Getting the water you need doesn’t have to be hard.
It’s no secret — water’s good for you. It keeps your organs working, cushions your joints and removes wastes from your body, for just a start. Short-change yourself by not getting enough of the liquid powerhouse, and dehydration pays you a visit. Its calling cards? Feeling tired, sluggish or hungry, headaches, and dry skin, to name a few.
But knowing how important water is to good health doesn’t necessarily mean you like drinking it. If you’re someone who’s not a fan or get bored with water’s fuss-free taste, the recommended amount of water may seem like an ocean. OhioHealth dietitian Brittany Smith, RD/LDN, says we need to be downing about 64 ounces of water a day — more in the summer months when it’s hot or if you’re sweating from exercise.

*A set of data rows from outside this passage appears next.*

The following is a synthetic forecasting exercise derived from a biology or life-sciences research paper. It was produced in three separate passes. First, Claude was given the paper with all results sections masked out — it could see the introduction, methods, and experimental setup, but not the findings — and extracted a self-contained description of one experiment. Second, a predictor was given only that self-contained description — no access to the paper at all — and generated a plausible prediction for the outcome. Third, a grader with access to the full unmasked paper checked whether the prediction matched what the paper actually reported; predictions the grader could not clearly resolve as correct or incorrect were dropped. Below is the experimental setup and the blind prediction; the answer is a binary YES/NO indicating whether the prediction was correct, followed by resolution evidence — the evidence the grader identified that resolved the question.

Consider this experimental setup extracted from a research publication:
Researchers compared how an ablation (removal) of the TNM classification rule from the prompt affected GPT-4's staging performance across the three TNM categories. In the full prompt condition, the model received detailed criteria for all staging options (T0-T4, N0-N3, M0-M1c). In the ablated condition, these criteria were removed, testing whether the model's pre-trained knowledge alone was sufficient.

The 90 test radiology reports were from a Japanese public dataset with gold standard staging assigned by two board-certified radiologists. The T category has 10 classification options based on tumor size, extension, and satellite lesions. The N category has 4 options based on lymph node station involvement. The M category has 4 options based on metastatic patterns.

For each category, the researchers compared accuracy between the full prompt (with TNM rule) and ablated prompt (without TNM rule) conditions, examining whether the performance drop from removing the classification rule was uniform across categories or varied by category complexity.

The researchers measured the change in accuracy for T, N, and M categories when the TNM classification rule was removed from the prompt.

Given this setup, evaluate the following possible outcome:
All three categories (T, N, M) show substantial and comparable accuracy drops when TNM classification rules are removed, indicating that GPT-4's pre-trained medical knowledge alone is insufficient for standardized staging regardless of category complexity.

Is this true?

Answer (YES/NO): NO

Smith offers ways to you can make drinking the water you need seem manageable. And who knows — drinking more water every day might even get easy!
Make it a Habit
There are all kinds of tricks that with practice, make drinking water something you do without thinking about it. Smith recommends drinking water:
- First thing in the morning, right after you wake up
- Every time you go to the bathroom
- Whenever you pass a water fountain
- At the start of every meal
- When you finish one activity and start the next one
Get Some Help
Technology is ingrained in every other part of our lives; why not use it to make it easier to remember to get a gulp of liquid gold? Smith says you can use:
- Apps like Daily Water and Waterlogged to make it easy to track how much you drink
- Ulla, a detection sensor that attaches to a water bottle and blinks when you forget to drink
- A smart water bottle that sends you glowing reminders and syncs to an app
- Your phone, set with a 30- or 60-minute reminder notifications
Of course, you can go with a low-tech prompt, too. Use a bottle marked with hours and ounces. Buy one or go really old school and pull out the markers to make one yourself.
Jazz it Up
Taste may be what has you balking when it comes to drinking the water you need. Smith says that’s an easy fix. She recommends infusing water by the pitcher or the bottle with fresh foods and spices, such as berries, lemon, oranges, apples, cucumber, celery, mint, basil and cinnamon. Packets of crystallized citrus, like True Citrus, add flavor without calories, sugar and chemicals. Feel free to print out the helpful recipe sheet below, to get a little variety in your water recipes.
Try Other Options
Plain ol’ water doesn’t have to be your only drink of choice. Your cup of morning Joe or tea count. However, if it’s caffeinated, the amount you drink counts for half because your body won’t absorb as much. Other drinks count too, but stick with beverages that have little-to-no sugar.
And don’t forget you can eat your water, too. Fresh fruits and vegetables like cucumber, lettuce, celery, tomatoes, watermelon and citrus fruits add to your intake and give you a nutritional boost. Low-fat and low-calorie soups and broths can also help you reach your daily goal.